Supplied passage:
Friday, May 07, 2010

Your Interface to Content Matters...

I've realized something recently... I am far less inspired, irritated, absorbed.. Far less engaged... with the content I read via RSS, than I was before I switched to RSS.

An rss feed reader removes all of the ... atmosphere... of the content. The site design, the comments (unless you choose to click through), the general feel.

RSS allows you to access much more information, much more conveniently; but it seems to me, that you... or at least I... get less out of it.

I find myself far less inspired by what I'm reading. I find that I have a lower attention span for it. That I'm not writing and engaging in comments or in responses on my own blog.

I'm not sure what I'm going to do about this. The hours that I'm not at my desk, my interface to the net is a netbook (a 12" eee 1201), and the limited screen real estate of the netbook was one of the big motivators for me to move to an RSS reader in the first place (along with the limited processor speed, and memory).

I used to read blogs by keeping all my blogs in a bookmark folder, and opening all of them in tabs with firefox; opening linked content in more tabs next to the blogs tabs and so on... This was a rich content experience, but it took a lot longer, had a lot more crashes, and took up a lot more screen real estate and system resources... I'd regularly see Firefox using 2 gigs of ram or more.

What this exercise asks:
1 > In the blog post about RSS readers, what netbook does the writer use when away from the desk?
2 > Output the RSS blog post from "I find myself" up to and including "my own blog.".
3 > Pick up the blog post about reading through RSS after its last sentence and keep writing.
The listing after this comes from a separate source.

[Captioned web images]
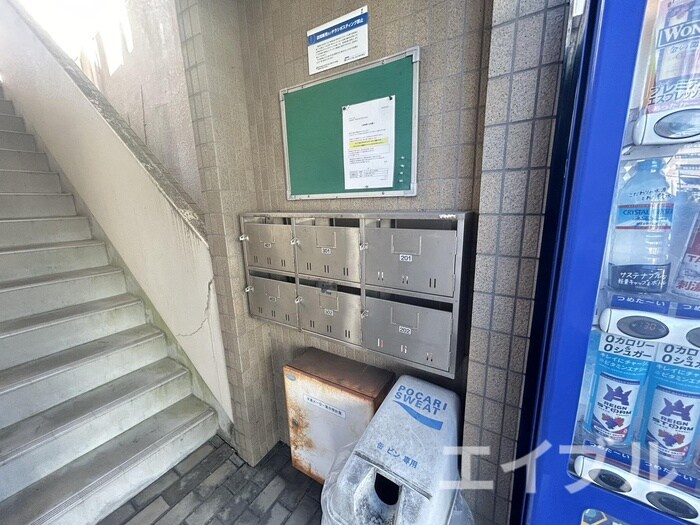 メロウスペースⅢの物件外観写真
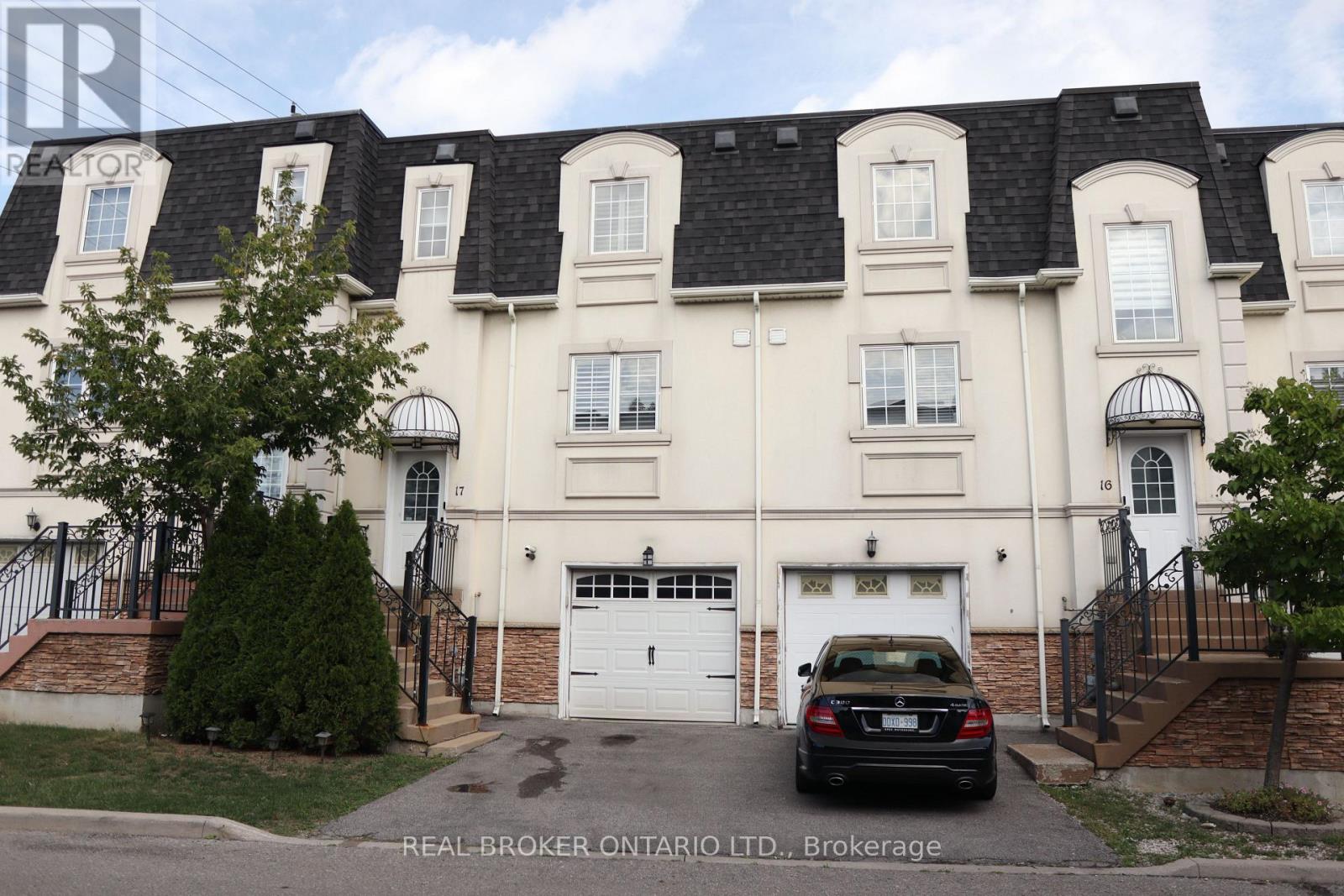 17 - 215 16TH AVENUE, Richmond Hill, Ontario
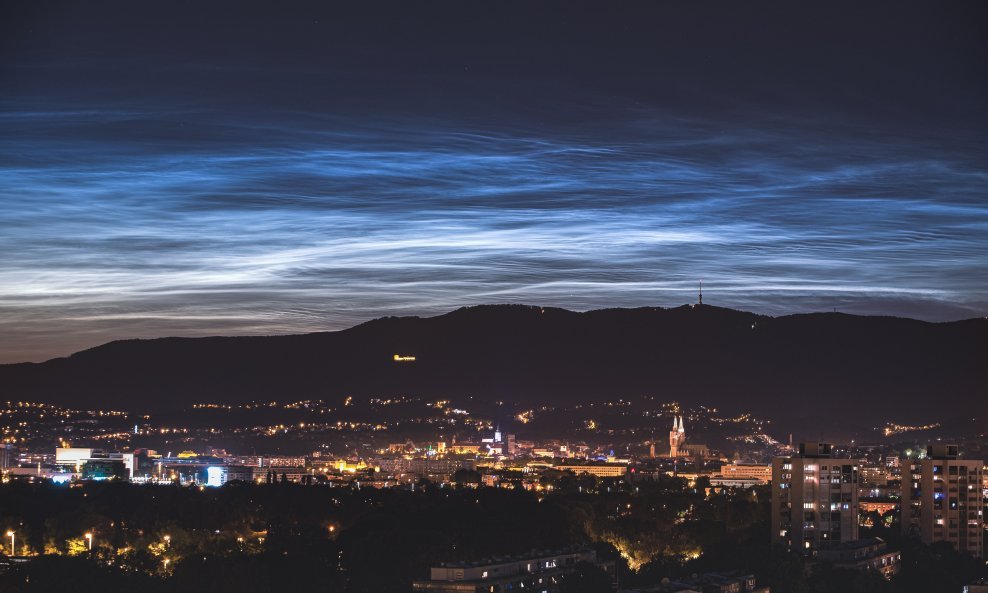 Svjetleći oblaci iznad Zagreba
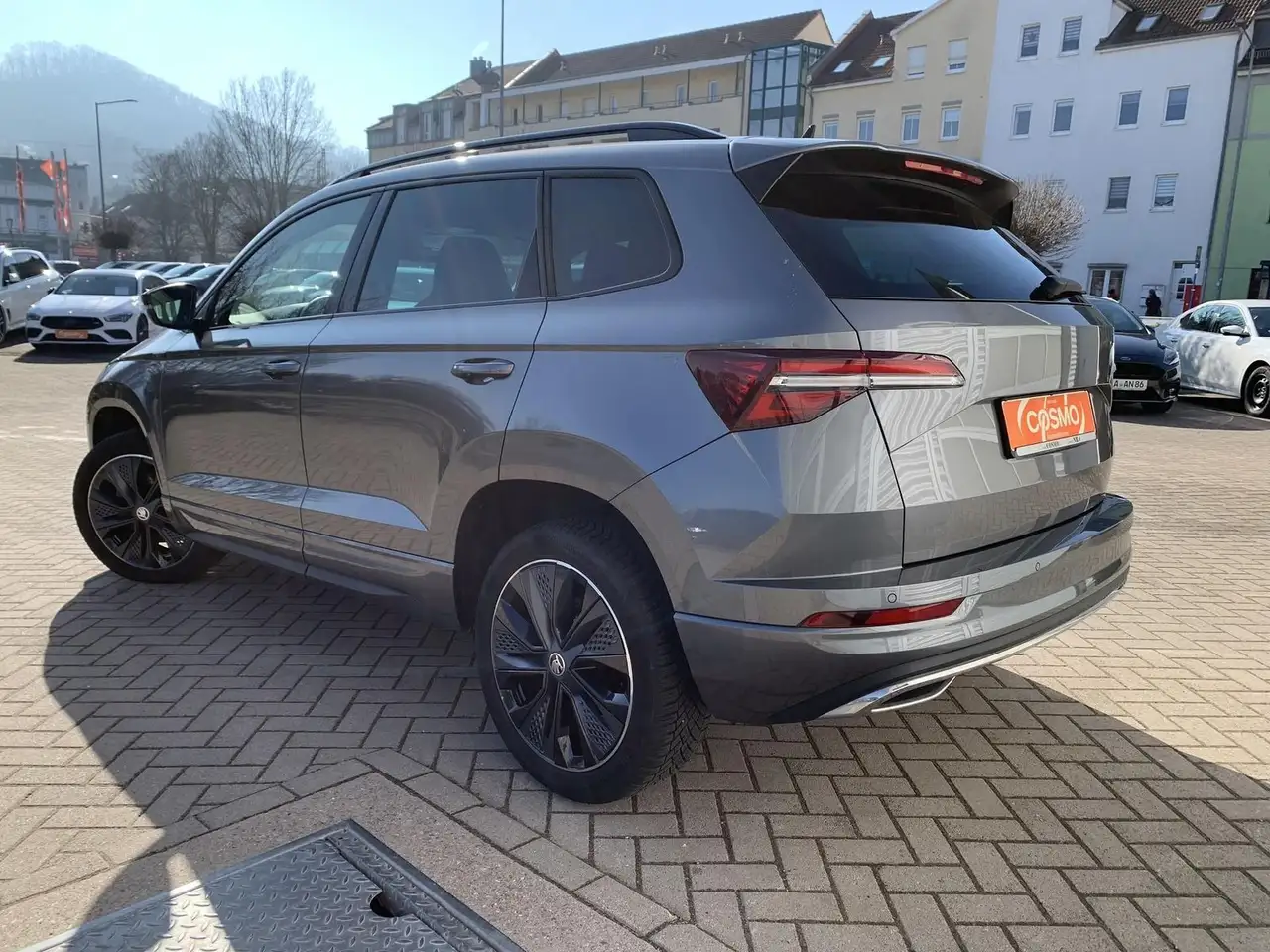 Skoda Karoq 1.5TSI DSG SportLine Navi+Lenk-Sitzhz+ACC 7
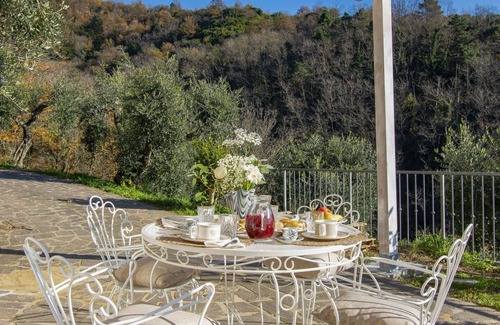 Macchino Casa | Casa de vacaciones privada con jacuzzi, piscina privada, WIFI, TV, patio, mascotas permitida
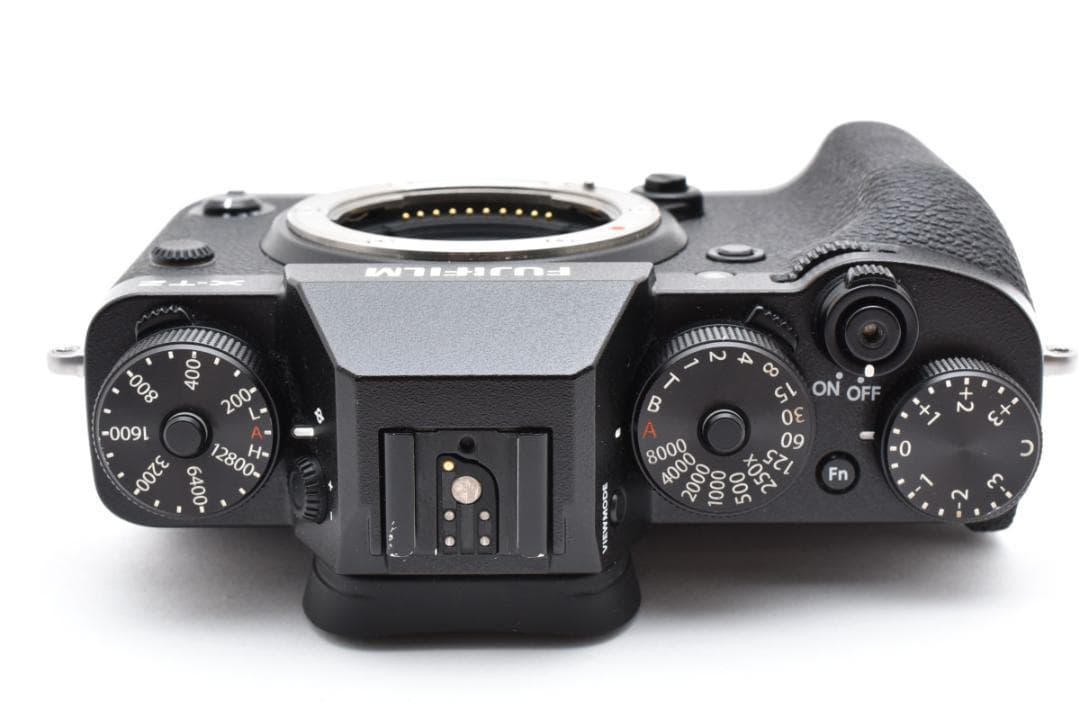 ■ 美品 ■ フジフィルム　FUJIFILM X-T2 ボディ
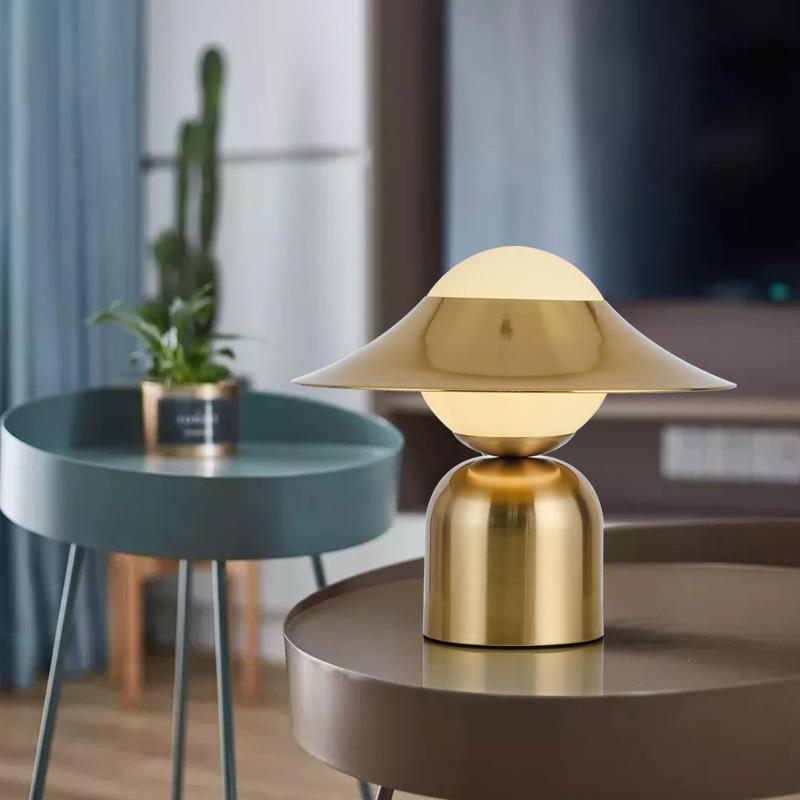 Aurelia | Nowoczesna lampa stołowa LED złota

Your written answers:
1 > A 12" eee 1201.

2 >
I find myself far less inspired by what I'm reading. I find that I have a lower attention span for it. That I'm not writing and engaging in comments or in responses on my own blog.

3 >
That style of reading worked well for my desktops, and my powerful desktop relacement laptops... not so much when I switched to using a netbook for much of the day (basically if it's not from 8am to 6pm, I'm probably on the netbook).

Also, it's not exactly feasible to do both; one while I'm on the netbook, and one on the more powerful computers; because RSS feed readers have no way of knowing if you've viewed the content in other formats... so I'd end up skipping through hundreds of posts (I should note, my RSS feeds for a typical day get over 1000 updates. I read over 100 blogs, plus another 50 or so news sites, web magazines, industry websites etc... etc...) and it would be more hassle than it was worth just to try to keep up.

But I want to get that richer experience, and deeper involvement with the content back...

I'mna think about this for a while.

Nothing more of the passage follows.